ASSIGNMENT:
Wherever the string "Fraction" appears in the records, return the line that holds it.

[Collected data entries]
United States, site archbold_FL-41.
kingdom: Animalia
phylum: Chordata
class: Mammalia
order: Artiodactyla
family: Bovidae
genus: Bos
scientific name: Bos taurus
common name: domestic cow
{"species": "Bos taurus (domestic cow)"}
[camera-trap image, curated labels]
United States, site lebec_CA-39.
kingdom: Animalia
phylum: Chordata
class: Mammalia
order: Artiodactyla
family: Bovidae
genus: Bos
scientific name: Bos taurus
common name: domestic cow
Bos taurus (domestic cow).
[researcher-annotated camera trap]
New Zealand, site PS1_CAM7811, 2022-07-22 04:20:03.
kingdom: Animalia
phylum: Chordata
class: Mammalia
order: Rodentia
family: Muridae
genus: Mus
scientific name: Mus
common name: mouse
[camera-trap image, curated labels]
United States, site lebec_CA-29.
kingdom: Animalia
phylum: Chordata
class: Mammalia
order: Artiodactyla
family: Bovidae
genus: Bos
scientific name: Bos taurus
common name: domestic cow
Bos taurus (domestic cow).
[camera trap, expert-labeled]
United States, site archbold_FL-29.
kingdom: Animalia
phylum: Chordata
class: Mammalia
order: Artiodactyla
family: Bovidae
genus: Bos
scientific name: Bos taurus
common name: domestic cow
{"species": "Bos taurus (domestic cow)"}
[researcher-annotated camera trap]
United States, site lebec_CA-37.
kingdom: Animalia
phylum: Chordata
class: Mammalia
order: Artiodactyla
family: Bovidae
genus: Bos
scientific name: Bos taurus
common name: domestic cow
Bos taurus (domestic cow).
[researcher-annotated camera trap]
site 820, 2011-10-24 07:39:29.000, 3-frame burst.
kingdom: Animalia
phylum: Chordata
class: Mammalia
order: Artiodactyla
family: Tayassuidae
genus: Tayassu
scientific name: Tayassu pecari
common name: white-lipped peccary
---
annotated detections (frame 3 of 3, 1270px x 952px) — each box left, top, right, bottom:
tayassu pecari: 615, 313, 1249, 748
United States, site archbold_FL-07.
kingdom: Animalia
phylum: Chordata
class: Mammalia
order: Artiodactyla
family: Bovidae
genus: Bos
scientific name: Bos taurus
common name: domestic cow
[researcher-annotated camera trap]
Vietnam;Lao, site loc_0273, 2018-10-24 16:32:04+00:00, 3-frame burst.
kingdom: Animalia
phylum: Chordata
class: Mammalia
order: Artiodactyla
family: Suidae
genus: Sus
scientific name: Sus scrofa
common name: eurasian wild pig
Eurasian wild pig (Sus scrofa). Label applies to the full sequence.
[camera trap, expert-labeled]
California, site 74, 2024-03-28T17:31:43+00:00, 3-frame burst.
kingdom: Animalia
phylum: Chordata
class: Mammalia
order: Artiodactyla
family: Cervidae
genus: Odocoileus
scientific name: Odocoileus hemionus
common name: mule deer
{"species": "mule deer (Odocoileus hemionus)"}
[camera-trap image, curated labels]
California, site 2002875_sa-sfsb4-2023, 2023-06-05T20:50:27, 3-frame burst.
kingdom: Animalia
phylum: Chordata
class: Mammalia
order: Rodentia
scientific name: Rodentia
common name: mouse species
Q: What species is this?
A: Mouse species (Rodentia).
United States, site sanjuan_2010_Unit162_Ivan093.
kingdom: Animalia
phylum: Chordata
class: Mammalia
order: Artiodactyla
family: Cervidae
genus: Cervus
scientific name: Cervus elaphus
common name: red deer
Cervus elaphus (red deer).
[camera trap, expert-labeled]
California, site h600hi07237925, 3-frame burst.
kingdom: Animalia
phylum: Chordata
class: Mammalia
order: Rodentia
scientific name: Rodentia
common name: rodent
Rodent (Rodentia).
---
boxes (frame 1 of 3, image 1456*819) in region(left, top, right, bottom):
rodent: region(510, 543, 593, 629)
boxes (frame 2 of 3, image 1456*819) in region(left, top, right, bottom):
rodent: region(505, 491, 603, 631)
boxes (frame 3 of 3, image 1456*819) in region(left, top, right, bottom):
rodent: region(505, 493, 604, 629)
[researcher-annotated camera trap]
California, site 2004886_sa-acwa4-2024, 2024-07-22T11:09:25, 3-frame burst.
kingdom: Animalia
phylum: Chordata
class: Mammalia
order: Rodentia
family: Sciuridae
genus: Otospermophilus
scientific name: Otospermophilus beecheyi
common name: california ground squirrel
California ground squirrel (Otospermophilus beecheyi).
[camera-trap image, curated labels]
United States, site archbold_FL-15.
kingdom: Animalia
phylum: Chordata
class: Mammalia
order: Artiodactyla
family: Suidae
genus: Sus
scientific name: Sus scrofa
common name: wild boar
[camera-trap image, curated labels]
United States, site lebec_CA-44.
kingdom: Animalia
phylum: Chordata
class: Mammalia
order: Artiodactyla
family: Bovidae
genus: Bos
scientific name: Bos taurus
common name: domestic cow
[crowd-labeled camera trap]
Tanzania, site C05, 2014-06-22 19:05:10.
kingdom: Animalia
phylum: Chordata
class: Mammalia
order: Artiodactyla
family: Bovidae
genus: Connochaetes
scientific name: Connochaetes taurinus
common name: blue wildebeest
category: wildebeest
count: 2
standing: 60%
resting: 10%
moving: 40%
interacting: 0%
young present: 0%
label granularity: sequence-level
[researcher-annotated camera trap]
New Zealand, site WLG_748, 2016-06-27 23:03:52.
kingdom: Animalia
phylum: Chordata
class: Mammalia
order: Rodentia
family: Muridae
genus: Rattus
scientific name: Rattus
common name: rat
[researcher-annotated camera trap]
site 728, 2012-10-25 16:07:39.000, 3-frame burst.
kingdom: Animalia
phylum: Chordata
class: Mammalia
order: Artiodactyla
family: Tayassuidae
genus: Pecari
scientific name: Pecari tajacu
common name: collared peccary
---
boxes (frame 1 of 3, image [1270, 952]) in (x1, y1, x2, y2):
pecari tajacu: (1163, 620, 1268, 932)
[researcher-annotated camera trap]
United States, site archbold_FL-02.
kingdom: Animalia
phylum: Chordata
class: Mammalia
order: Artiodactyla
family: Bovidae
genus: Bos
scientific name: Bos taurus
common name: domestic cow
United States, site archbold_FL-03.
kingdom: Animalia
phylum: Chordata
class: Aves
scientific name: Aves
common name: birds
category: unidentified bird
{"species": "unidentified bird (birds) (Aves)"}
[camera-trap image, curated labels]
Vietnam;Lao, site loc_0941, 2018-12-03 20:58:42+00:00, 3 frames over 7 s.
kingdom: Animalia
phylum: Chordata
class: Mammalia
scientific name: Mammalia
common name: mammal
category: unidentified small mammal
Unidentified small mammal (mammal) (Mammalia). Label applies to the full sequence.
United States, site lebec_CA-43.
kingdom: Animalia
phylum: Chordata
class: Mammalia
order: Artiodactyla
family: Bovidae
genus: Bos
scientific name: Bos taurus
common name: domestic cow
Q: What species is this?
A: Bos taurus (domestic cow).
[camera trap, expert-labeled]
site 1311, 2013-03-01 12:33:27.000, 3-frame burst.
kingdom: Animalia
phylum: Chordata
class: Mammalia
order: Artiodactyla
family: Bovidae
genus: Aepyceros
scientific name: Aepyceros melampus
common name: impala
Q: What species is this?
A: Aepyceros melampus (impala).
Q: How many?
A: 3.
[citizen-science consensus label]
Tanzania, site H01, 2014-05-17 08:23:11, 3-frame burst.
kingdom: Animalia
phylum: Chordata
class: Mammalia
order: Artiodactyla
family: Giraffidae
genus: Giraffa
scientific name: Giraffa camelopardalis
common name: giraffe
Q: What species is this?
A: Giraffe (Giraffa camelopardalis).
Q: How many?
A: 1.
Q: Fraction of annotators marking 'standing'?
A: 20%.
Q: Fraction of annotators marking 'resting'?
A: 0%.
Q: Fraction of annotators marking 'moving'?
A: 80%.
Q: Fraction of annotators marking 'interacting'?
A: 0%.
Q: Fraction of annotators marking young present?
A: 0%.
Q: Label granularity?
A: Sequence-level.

RESULT:
Q: Fraction of annotators marking 'standing'?
Q: Fraction of annotators marking 'resting'?
Q: Fraction of annotators marking 'moving'?
Q: Fraction of annotators marking 'interacting'?
Q: Fraction of annotators marking young present?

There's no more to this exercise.